Jack Coote Revised by Paul Gelder
This is a hugely important book that should be in any personal or organizational (e.g. sail training program) library. It is organized into the following parts: weather (and waves), faulty navigation (poor thinking), failure of gear or rigging, failure of ground tackle or mooring lines, collision (think submerged free floating shipping container), fire or explosion, and towing mishaps.
While some of the short stories go back to years before modern electronics, the fact is that modern electronics can fail (and be wrong or not updated even when working). Each vignette ends with a lessons learned summary.
Here is what I pulled from the book:
Bad — really bad — stuff happens even when you have done everything right. Plan for and practice for the worst case. When its catastrophic and not your fault, get over the guilt and move on.
– Weather. Freak weather and freak waves happen. Assume dismasting. Assume loss of steering. Assume capsizing and need to cut access hatch. Assume loss of antennas and installed electronics. Assume broken bilge pumps clogged by tin can labels and such. Now what? Have answers.
– Navigation. When in doubt stand off. Do the azimuths and the chart work. Do not approach at night where there is any doubt. Have someone up the mast (or a webcam?) in hazardous reef areas.
– Rigging/Gear Safety. Stays will snap, double stays are nice, know what’s beneath the surface (“10mm” mounts could be on top of 6mm threads). Have the lifeboard accessible and where it won’t be holed by pieces of mast flailing about. Think about batteries and bilge pumps and portable options. New batteries for all hand-held emergency beacons and radios. Flourescent strom sails. Consider a flourescent deck or at least foredeck.

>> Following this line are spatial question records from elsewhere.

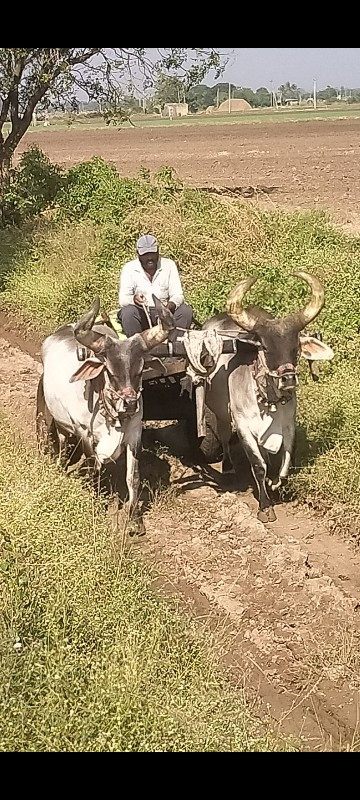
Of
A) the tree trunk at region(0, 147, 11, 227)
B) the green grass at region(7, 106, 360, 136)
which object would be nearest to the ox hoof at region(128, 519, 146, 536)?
the tree trunk at region(0, 147, 11, 227)

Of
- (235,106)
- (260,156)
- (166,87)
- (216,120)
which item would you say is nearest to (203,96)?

– Mooring/Ground Tackle. Corral reefs can cut through steel chains. This I did not know. The right amount of weather stress can snap chains and rip cable mounts off the boat.
Surface Radar/Alarm. They are expensive, but there is so much hazardous debris out there (and pirates when anchored) it might be worth thinking about sonar and surface radar, and if in a fleet, at least one boat so equipped. The whales I could understand — free-floating mostly submerged containers now scare me.
Fire Avoidance. Will your fire extinguishers actually work in gale conditions? May be a bridge too far but a useful standard by which to test and buy.
Towing. This is hazardous. I had no idea. Some very useful lessons learned, it is a class by itself, including techniques for using deployed anchor as base for your end of the tow line, trailing a drogue to avoid over-running the tow line, weighting the middle of the tow line, having the two line be long enough for multiple waves. Stuff I never learned.
Damage Control Mind-Set. What will it take? Where are the tools? What is the sequence of events? Was the sailing plan filed on both end? Did you do a PAN PAN when you could?
Grag Bags. Passport, credit cards, car keys, knife, light, personal EPIRB properly registered
Short Trips. No difference — be as ready as if you were crossing the Atlantic.
This is a precious book, most useful, a fine substitute for learning the hard way through mishap and having to abandon ship. Highly recommended.